### What needs to be done
Somewhere below is a line with "真正加厚铲 能用好几年" and, later, a line with "3. Put the car"; repeat those two lines and all the lines between them, exactly as they are.

### Records provided
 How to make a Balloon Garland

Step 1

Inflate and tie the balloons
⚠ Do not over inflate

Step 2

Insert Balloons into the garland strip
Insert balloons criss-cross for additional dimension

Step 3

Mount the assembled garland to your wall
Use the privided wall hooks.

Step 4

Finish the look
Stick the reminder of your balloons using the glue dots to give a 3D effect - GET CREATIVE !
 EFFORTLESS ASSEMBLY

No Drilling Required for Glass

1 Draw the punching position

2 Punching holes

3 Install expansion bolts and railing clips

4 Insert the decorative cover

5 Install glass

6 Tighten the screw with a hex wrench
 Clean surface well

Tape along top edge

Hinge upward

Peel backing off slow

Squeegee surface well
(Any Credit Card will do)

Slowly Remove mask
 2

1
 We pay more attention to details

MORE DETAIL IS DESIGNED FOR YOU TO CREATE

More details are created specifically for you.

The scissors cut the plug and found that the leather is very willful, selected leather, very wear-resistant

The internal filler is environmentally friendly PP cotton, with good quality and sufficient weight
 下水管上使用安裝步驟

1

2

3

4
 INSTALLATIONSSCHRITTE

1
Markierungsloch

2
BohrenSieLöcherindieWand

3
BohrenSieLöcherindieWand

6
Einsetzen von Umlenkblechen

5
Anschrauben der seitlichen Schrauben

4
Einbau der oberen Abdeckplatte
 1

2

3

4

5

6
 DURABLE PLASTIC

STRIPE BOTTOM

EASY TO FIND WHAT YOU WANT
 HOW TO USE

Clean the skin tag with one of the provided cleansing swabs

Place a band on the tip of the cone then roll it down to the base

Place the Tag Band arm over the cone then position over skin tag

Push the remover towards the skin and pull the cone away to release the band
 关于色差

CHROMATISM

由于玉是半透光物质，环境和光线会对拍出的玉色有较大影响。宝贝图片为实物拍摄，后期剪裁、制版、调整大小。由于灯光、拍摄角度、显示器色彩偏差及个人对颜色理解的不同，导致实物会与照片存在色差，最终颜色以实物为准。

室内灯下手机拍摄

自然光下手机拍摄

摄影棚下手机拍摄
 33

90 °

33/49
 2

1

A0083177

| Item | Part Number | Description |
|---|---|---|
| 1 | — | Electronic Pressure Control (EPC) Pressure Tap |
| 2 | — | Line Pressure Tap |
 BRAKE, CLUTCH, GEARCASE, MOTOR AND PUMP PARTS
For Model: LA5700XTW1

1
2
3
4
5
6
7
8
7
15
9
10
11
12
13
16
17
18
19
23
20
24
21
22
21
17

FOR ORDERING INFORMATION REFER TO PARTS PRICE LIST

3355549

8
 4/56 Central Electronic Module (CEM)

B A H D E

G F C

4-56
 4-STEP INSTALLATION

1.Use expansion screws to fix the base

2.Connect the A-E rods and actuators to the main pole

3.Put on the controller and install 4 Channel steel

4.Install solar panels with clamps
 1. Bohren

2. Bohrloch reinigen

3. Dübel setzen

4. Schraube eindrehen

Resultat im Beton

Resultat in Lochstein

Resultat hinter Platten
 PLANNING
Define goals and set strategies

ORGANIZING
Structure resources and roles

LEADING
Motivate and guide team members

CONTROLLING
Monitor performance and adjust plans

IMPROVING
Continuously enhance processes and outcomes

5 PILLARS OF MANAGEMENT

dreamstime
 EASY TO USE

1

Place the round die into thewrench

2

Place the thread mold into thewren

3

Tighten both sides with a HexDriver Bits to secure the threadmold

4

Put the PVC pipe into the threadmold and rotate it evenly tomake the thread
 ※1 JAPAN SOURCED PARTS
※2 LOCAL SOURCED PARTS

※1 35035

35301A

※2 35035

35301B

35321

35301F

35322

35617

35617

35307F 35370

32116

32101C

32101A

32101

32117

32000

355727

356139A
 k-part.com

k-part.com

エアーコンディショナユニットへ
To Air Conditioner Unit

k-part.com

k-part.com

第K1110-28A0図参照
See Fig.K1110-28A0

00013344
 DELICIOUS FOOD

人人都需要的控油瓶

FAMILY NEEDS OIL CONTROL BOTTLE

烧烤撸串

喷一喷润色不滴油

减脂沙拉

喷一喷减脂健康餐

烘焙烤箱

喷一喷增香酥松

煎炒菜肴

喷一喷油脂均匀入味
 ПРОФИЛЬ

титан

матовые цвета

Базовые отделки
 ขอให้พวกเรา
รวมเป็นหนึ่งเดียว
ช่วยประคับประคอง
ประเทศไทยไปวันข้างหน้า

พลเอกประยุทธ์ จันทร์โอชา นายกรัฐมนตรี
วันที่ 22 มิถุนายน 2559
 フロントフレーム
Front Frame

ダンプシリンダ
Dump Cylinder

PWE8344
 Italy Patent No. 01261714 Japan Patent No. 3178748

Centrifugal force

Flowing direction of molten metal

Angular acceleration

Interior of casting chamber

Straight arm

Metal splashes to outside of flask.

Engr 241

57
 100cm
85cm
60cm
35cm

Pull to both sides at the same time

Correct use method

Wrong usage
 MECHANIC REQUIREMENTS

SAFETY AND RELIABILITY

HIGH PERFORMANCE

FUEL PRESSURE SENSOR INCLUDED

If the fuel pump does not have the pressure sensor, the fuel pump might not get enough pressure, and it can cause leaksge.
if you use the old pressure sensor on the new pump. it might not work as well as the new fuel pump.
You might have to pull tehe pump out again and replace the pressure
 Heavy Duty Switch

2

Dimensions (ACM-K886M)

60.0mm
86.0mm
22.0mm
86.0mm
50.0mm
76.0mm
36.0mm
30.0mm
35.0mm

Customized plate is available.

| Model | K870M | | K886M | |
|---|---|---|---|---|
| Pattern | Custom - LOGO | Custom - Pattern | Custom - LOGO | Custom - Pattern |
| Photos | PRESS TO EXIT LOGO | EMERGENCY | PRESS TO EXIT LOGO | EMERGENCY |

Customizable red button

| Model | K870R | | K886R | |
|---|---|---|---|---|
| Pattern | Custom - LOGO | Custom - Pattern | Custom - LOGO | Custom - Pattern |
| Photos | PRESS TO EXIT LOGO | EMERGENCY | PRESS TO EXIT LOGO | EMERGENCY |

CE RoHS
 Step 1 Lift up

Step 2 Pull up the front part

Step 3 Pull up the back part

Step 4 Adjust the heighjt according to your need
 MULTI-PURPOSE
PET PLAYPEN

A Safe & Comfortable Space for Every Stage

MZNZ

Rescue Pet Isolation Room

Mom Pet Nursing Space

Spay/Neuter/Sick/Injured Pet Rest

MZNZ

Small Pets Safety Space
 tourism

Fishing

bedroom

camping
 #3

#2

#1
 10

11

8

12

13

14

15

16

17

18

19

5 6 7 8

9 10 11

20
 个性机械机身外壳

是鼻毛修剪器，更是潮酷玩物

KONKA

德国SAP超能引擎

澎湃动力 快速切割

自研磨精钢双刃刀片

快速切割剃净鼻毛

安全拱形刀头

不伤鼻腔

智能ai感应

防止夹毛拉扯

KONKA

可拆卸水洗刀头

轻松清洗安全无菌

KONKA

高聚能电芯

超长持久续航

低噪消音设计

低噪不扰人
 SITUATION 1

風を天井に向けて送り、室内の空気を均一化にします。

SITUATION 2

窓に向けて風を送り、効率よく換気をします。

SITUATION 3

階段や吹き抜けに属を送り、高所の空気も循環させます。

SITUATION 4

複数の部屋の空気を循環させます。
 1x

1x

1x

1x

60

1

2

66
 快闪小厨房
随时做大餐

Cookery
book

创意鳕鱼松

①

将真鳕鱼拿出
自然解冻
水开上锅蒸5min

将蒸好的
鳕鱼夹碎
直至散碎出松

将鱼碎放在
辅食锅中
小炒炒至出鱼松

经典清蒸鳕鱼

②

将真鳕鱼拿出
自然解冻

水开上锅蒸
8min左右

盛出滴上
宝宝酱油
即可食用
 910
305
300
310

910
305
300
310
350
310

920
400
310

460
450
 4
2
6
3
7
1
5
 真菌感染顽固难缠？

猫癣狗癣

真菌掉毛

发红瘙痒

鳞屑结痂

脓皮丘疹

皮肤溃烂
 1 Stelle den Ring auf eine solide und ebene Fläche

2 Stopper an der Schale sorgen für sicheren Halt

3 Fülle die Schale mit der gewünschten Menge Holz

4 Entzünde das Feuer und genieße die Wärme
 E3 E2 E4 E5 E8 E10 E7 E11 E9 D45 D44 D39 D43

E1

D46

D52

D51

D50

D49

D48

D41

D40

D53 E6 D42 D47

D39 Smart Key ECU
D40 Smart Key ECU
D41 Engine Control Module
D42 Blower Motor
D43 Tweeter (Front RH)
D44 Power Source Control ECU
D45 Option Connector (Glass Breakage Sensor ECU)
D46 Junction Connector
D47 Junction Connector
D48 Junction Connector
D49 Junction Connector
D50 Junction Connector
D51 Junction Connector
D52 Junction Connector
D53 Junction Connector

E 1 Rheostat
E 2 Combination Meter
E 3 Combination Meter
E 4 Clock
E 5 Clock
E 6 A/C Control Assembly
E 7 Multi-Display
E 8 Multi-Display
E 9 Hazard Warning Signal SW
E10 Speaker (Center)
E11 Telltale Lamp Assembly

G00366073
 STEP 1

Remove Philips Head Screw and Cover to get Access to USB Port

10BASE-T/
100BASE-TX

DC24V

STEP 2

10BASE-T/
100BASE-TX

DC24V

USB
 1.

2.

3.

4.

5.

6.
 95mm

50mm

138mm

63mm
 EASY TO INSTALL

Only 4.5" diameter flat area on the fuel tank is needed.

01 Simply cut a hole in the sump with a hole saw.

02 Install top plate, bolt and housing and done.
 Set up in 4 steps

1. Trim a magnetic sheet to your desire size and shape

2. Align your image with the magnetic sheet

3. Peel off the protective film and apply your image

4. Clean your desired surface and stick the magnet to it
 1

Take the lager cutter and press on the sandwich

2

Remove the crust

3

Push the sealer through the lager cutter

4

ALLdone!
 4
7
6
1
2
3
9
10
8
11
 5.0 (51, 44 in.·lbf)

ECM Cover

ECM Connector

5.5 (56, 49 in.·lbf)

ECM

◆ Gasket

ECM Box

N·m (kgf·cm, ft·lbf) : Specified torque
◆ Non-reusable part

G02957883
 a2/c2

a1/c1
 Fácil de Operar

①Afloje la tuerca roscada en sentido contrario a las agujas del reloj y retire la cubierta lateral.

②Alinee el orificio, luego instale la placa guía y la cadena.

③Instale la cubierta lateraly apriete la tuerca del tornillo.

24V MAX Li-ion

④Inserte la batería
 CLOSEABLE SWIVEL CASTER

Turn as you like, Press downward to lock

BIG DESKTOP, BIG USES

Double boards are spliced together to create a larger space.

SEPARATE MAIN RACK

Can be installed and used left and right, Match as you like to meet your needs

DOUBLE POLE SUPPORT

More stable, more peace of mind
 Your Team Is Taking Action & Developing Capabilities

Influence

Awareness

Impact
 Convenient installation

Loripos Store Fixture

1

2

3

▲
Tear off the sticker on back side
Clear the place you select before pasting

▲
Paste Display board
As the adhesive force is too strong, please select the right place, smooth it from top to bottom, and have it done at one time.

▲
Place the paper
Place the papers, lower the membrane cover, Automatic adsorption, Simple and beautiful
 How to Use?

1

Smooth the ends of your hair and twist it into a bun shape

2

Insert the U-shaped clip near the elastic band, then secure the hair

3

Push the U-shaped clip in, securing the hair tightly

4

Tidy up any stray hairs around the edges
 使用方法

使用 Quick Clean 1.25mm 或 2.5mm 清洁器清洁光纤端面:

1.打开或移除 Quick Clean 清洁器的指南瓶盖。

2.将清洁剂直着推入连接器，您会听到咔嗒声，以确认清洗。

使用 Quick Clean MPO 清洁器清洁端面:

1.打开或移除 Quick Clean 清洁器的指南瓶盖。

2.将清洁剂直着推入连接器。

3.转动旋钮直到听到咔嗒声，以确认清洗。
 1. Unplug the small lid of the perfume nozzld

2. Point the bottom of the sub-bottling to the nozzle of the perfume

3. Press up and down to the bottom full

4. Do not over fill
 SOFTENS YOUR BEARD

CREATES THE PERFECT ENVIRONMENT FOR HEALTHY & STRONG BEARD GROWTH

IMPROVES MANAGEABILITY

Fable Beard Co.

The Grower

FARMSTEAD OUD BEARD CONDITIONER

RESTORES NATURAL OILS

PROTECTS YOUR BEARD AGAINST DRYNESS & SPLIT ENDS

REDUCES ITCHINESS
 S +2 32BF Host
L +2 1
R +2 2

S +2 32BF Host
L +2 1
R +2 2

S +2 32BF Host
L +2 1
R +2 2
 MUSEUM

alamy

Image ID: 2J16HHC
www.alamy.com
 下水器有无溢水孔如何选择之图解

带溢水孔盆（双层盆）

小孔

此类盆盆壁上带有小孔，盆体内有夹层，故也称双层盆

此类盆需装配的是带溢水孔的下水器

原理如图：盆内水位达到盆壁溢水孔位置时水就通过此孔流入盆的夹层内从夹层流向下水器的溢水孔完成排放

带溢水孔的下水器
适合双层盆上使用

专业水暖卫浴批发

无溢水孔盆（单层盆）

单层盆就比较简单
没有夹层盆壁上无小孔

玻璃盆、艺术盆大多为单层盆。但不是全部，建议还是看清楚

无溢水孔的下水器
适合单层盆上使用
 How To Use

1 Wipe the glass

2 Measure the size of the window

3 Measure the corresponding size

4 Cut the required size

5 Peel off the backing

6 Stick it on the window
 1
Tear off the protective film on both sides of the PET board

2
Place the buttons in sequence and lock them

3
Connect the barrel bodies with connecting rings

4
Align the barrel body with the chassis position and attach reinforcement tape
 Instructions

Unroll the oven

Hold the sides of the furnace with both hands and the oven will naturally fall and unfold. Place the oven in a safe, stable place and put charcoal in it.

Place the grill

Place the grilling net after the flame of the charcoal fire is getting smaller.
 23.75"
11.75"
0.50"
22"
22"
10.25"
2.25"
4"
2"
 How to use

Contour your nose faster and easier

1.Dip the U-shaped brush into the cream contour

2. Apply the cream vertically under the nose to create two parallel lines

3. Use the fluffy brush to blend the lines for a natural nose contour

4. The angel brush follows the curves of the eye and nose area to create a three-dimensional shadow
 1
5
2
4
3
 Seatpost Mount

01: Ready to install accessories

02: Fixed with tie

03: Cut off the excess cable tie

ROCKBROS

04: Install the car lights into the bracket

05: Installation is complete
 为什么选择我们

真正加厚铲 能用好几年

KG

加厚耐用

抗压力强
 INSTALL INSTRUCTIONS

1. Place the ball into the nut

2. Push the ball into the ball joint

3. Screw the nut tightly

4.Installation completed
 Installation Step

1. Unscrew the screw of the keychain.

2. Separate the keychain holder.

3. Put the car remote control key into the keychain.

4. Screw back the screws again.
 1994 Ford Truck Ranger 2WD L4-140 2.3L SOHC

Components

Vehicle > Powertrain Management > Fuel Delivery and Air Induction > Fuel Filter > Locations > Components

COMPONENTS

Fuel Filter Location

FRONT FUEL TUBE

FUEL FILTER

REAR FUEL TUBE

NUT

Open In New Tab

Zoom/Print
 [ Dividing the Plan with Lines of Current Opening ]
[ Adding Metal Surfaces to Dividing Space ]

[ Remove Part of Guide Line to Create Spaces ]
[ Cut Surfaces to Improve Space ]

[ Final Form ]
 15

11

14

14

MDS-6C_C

### Solution for this task
真正加厚铲 能用好几年

KG

加厚耐用

抗压力强
 INSTALL INSTRUCTIONS

1. Place the ball into the nut

2. Push the ball into the ball joint

3. Screw the nut tightly

4.Installation completed
 Installation Step

1. Unscrew the screw of the keychain.

2. Separate the keychain holder.

3. Put the car remote control key into the keychain.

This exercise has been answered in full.